Galileo pulled both horses up short, the unknown stallion lathered and breathing hard. Will pulled Diana off the horse and she sagged into his arms.

For a moment, Will didn't know what to say, but Ikea and Tiffany had no such difficulty.

"What happened?"

"Are you okay?"

"Where are the others?"

"Where'd you get the horse?"

Coyote added his voice to theirs. "Are we supposed to blow up the train?"

Diana pulled away from Will, struggling to find her legs after so long in the saddle. "Destroy the rails. The train too, if we can get it."

Coyote was jubilant. "We've been getting ready since this morning."

Diana frowned in confusion. "There'll probably be weapons on it, and maybe soldiers. Mercenaries from Mexico." She looked around. "Can I have some water?"

Will started. He had been so overwhelmed to have Diana safe that he had forgotten she would be in need of food, water and rest. He put an arm around her and led her to where Ikea and Tiffany had stored a jug of water and some snacks in the tall gramma grass. She sat down and he gave her cup after cup of water while she watched the renewed work on the track. "Coyote knew, didn't he?"

Will nodded and pressed a piece of tortilla into her hand.

"I guess I hurried for nothing."

"We weren't going to finish the job until we knew for sure." He wet a rag and tried to wipe the dust off her face. "I'm glad you're safe."

"I'm glad to be alive." She started to lift the tortilla to her mouth, but then threw it away.

"What's the matter?"

She held out her hands, but Will couldn't see what the problem was. They had eaten with dirty hands before.

"It's blood."

Will poured water over her hands and scrubbed them with the rag. "Are you hurt?" He examined her hands but saw no evidence of injury. "What happened back there?"

"Too many things."

"Okay. You don't have to tell me now."

She lay down and rested her head in his lap. Will caressed her tangled hair and ran a hand across her shoulder for the sheer pleasure of being able to touch her again. Then he drew back his hand in alarm.
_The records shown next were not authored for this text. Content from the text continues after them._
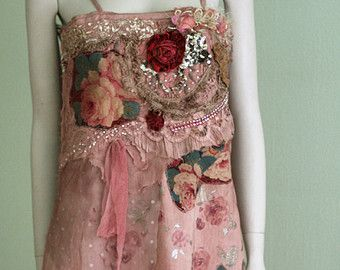 Ruby rose-- -rustic antique  tunic, chemise, nuisette, antique and vintage lace, embroidery, beading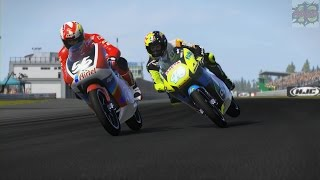 valentino rossi the game vr 46 historic events a star is born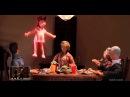 Робоцып(Robot Chicken) - Бога нет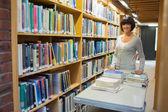 Bibliotekarie sätta tillbaka böcker — Stockfoto
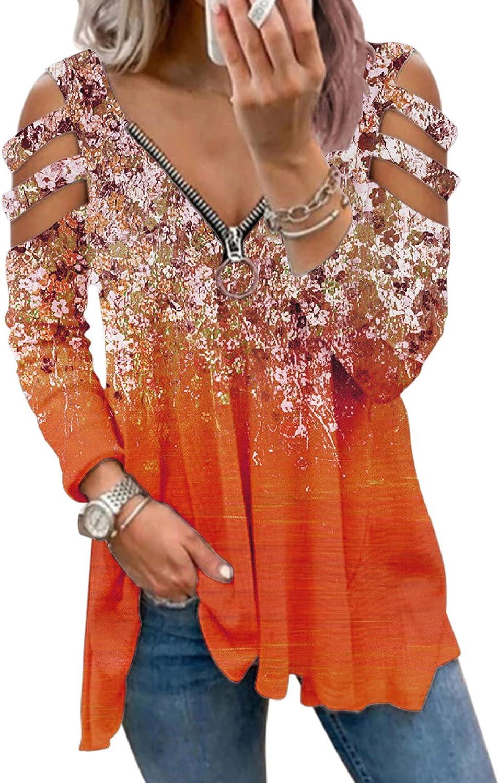 Women Long Sleeve Shirts,Kirbyates Women's Color Block Hooded Long Sleeve Pullover Jacket Sweatshirts Zip-Up Hoodie Jacket for Women with Pockets Orange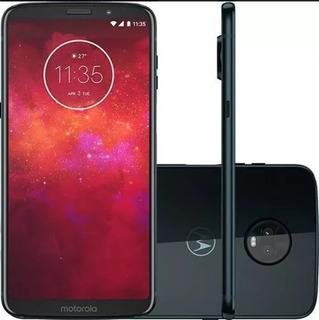 Motorola Moto Z3 Play Xt1929 Indigo Original Nf Nacional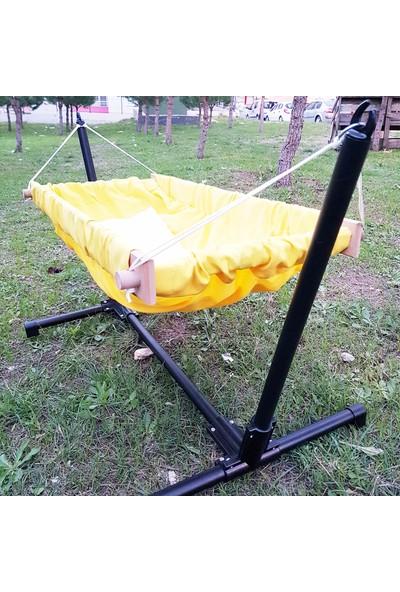 Svava Standlı Ahşap Bebek Hamak Beşik (Sarı)
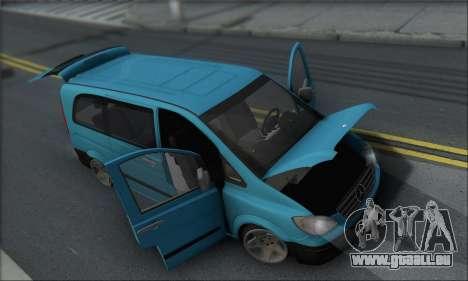 Mercedes-Benz 115 CDI Vito 2007 Stance pour GTA San Andreas vue de côté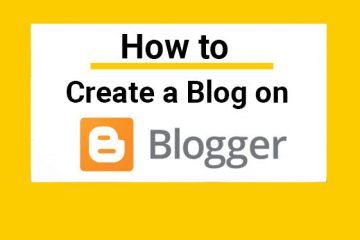 Hướng dẫn cơ bản tạo và chỉnh sửa bài viết trên Blogspot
There was a gash in her blouse, and beneath it, an ugly cut, deep and oozing, its edges bruised purple. Frowning, he inspected as much of her shirt as he could from this angle, finding two more slashes, crusted with dried blood, and a hole that could have only come from a bullet. "Why didn't you tell me you were injured?"

Diana sat up. "I am?"

"You didn't know?" Will jumped to his feet. "We're going to camp. Can you walk? I can get a horse for you."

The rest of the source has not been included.